House market is crushing! House market is crushing! Is that you are waiting for?
Let’s take a look two news first.
On Mar 2, the Bank of Canada announced a widely-expected 25 basis point hike, bringing it’s lending rate to half a percent up from the floor of 0.25%, it held for much of covid 19 pandemic. This is the first time the bank has hiked it’s interest rate, since Oct 2018
Another information is REBGV(Real Estate Board of Greater Vancouver) released Feb data. Residential home sales 3424, decreased 8.1% from Feb 2021, but 49.8% increased from Jan 2022. 6742 total currently listed, 19.3% decrease from Feb 2021, 19.1% increase from Jan 2022.

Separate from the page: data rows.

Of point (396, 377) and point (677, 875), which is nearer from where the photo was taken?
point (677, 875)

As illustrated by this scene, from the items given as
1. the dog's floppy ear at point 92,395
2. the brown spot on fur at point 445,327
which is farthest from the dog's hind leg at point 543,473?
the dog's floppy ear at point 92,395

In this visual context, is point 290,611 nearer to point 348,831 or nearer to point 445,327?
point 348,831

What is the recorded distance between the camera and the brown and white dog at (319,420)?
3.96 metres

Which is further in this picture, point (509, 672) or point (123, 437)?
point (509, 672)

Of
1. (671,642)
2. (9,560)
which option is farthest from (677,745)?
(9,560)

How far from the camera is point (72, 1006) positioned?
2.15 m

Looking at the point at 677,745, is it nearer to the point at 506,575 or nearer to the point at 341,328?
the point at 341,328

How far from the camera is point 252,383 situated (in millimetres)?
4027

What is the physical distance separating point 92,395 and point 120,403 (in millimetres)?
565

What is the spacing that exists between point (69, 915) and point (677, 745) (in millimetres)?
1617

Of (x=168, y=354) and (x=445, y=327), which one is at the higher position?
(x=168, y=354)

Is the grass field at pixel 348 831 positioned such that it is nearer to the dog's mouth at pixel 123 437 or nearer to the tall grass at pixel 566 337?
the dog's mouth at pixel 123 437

The bank of canada is trying to take some steam out of economy and tamp down on the surging inflation. But I want to warn you the high prices will remain a regular part of life for months to come
In a statement accompanying the decision, the bank of canada think the war in Ukraine is a major new source of uncertainty that is driving prices higher on oil and other commodities. This will add to inflation around the world. Financial market volatility has increased.
The bank had implied it would use higher interest rate to tamp down on surging inflation, which hit a more than 30 year high of 5.1 per cent in January, too much above the perfect target 2 percent.
But how much more can they increase, it’s hard to say.
But in January, The bank of canada said in a monetary policy report accompanying it’s January rate announcement that while it expected inflation to remain around the 5 percent mark through the first half of the year. It forecast pressure would ease and annual inflation could drop to around 3 percent by the end of 2022.
Now, The bank is cautioning that fresh pressures, including the war in Ukraine, are like to make inflation worse before it gets better.
All told, inflation is now expected to be higher in the near term than projected in January. It wrote.